Когда они приближались к столице Шотландии, отдаленный гул войны уже начал доноситься до их слуха. Они ехали по открытой местности с участками обработанной земли, по которой далеко разносились раскаты канонады. Временами можно было различить выстрелы тяжелых орудий, и Уэверли понял, что дело разрушения идет уже полным ходом. Даже Балмауоппл почел за благо принять некоторые меры предосторожности, выслав нескольких человек вперед, приведя основную массу своих всадников в какой-то порядок и нигде не останавливаясь.
Двигаясь таким образом все дальше, они в скором времени достигли возвышенности, с которой открывался вид на Эдинбург, растянутый вдоль длинного, напоминающего горный хребет холма, обращенного склоном к восточной части замка. Сам замок уже два или три дня осаждали — или, вернее, блокировали — занявшие город северные повстанцы. Из него время от времени стреляли по отрядам горцев, появлявшимся на главной улице или где-либо неподалеку от крепости. Утро было тихое и ясное; после каждого выстрела замок заволакивало клубами дыма, края которых медленно таяли в воздухе, в то время как в средней своей части эта дымовая завеса, по временам сгущалась и становилась темнее от новых клубов, вырывавшихся из зубчатых стен.

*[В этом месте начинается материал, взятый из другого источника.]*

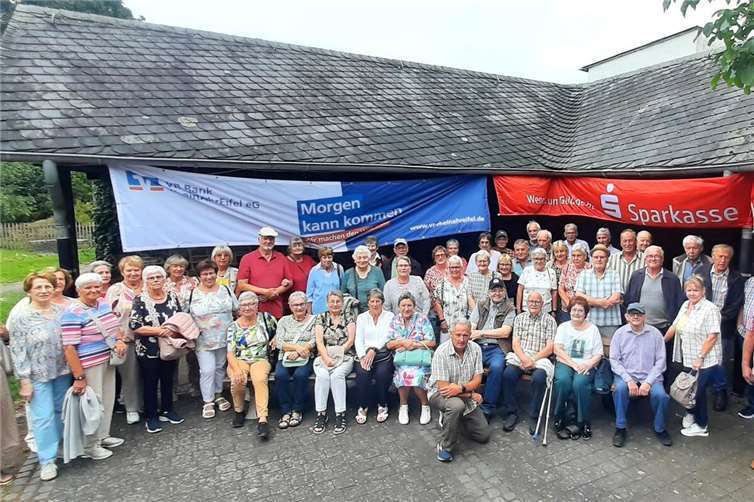 Gemeinsam begab man sich auf den traditionellen Jahresausflug.  Fotos: privat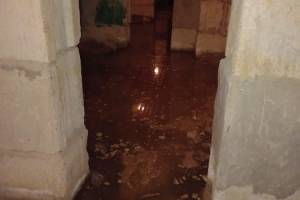 В Клинцах из-за аварии на коллекторе канализацией затопило 8 подвалов многоэтажек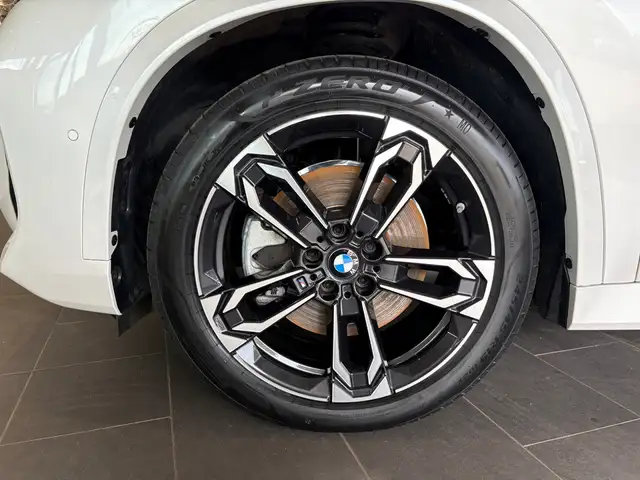 BMW X1 view 10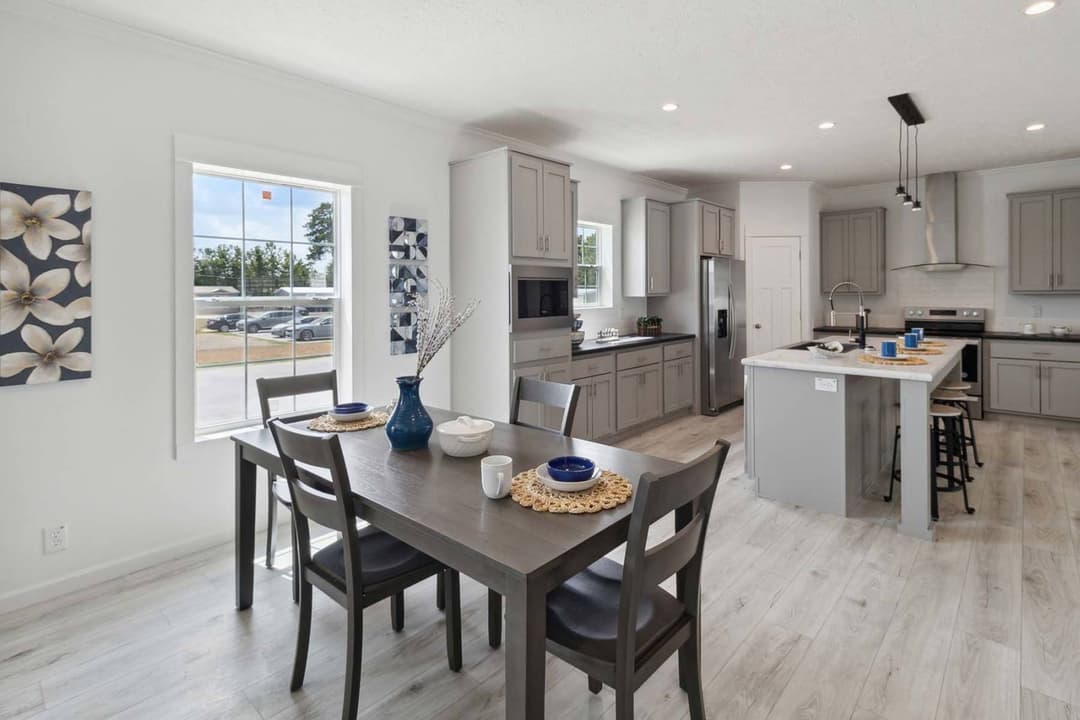 Ironclad 3276-21 interior home features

Частично скрытый таким образом, замок выглядел очень величественно и мрачно, а на Уэверли произвел еще более жуткое впечатление, когда он вдумался в значение этой картины и представил себе, что каждый выстрел может нести гибель какому-нибудь храбрецу.
Эта односторонняя канонада успела прекратиться, прежде чем они подъехали к городу, однако Балмауоппл, хранивший в памяти нелюбезный прием, оказанный его отряду стерлинговской батареей, по-видимому не пожелал испытывать терпение артиллеристов замка. Поэтому он уклонился от прямой дороги и, подавшись на юг так, чтобы не попасть под обстрел, подошел к замку Холируд, не вступая в стены города. Затем он построил своих людей перед фасадом этого древнего сооружения и передал Уэверли караулу гайлэндцев, начальник которого провел его во внутренность здания.

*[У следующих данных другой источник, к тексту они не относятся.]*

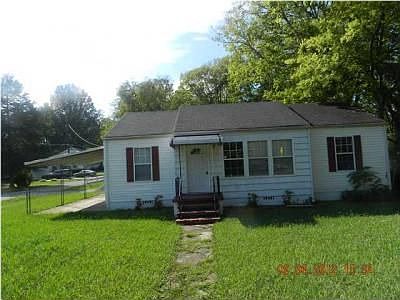 2nd image of 1605 Tombras Ave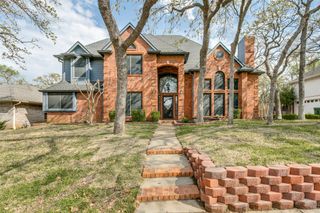 1213 Briar Drive, Bedford, TX 76022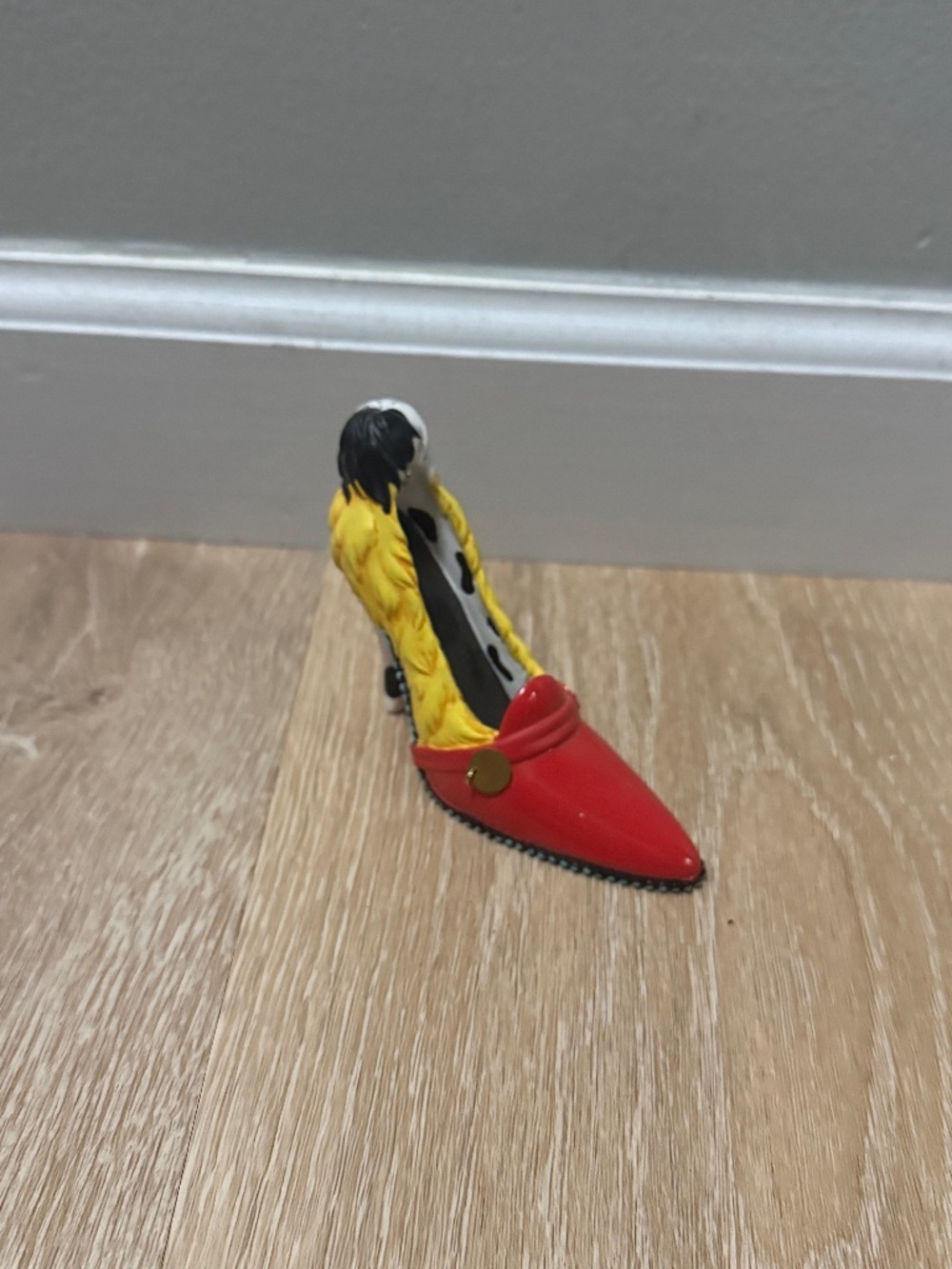 Disneys cruella de vil shoe ornament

Длинная, низкая и нескладная галерея, увешанная картинами, долженствовавшими изображать королей, которые, если они когда-либо и существовали, жили за много лет до изобретения живописи маслом, служила не то караульным помещением, не то передней к покоям, которые занял теперь в замке предков предприимчивый Карл Эдуард. Различные чины, одетые одни как гайлэндцы, а другие как жители Равнины, сновали туда и сюда или держались в галерее, как бы в ожидании приказаний. Секретари были заняты писанием пропусков, списков и рапортов. Все казались необычайно деятельными и поглощенными чем-то очень серьезным и важным. Уэверли, впрочем, разрешили сидеть в амбразуре окна, и там он, никем не замечаемый, мог вволю предаться тревожным размышлениям о том, как обернется его судьба, — он чувствовал, что дело близится к развязке.